(Questions about pictured scenes)
--*--
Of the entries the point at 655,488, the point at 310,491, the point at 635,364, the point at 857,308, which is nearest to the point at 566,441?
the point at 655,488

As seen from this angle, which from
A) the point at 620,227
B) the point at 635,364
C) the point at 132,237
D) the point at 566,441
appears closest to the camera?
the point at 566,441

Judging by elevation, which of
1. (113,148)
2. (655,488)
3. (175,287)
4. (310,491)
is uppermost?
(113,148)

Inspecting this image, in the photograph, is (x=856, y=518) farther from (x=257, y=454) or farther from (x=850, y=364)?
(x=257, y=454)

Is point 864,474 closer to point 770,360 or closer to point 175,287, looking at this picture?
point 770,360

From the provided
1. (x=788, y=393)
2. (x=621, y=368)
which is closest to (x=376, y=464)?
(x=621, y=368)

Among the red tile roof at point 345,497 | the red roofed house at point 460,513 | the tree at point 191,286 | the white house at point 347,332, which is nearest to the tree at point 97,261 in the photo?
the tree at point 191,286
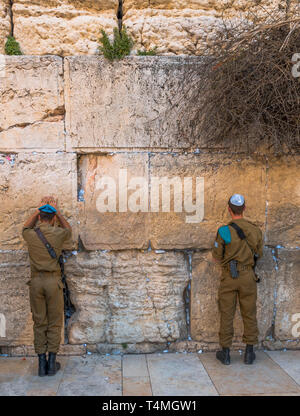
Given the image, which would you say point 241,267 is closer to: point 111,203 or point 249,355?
point 249,355

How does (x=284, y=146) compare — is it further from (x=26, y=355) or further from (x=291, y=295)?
(x=26, y=355)

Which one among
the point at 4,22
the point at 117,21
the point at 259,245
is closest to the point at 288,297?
the point at 259,245

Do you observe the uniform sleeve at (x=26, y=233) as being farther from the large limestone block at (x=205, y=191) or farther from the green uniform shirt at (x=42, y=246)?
the large limestone block at (x=205, y=191)

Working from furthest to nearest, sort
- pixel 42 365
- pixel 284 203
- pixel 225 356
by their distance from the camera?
1. pixel 284 203
2. pixel 225 356
3. pixel 42 365

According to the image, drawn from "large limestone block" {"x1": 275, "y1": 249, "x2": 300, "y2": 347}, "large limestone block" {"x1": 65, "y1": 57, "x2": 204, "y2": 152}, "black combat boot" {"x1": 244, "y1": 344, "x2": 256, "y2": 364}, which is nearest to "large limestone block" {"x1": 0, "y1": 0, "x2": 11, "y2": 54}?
"large limestone block" {"x1": 65, "y1": 57, "x2": 204, "y2": 152}

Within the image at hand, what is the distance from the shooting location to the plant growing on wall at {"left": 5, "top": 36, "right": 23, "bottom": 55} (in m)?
3.87

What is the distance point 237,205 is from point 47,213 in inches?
74.2

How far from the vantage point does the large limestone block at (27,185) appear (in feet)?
12.8

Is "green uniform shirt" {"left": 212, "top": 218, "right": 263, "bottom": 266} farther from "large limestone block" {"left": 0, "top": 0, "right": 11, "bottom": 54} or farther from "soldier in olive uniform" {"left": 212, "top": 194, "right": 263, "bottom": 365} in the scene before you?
"large limestone block" {"left": 0, "top": 0, "right": 11, "bottom": 54}

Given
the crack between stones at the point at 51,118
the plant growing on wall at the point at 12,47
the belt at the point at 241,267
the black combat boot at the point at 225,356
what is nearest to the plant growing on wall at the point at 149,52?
the crack between stones at the point at 51,118

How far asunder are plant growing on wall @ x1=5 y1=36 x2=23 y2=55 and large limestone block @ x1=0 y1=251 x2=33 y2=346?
2100 millimetres

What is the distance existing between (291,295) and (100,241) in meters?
2.20

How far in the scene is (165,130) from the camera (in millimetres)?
3939

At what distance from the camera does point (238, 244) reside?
12.1 feet
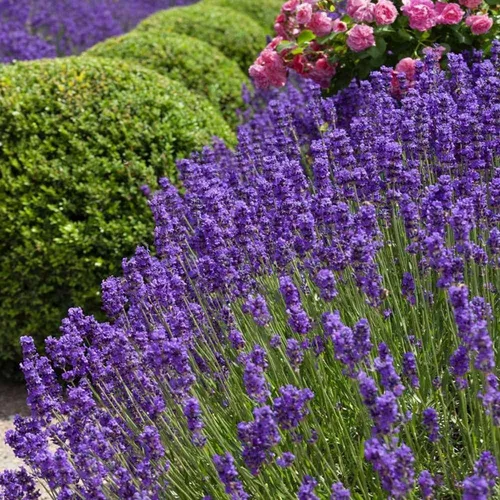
--*--
— Goal of the exercise —
Copy out verbatim the part of the material above that opens with the line containing "Do you observe" and closes with the line containing "3. pixel 42 365", including both of those lines.

— Output —
Do you observe the uniform sleeve at (x=26, y=233) as being farther from the large limestone block at (x=205, y=191) or farther from the green uniform shirt at (x=42, y=246)?
the large limestone block at (x=205, y=191)

Working from furthest to nearest, sort
- pixel 42 365
- pixel 284 203
- pixel 225 356
by their distance from the camera?
1. pixel 284 203
2. pixel 225 356
3. pixel 42 365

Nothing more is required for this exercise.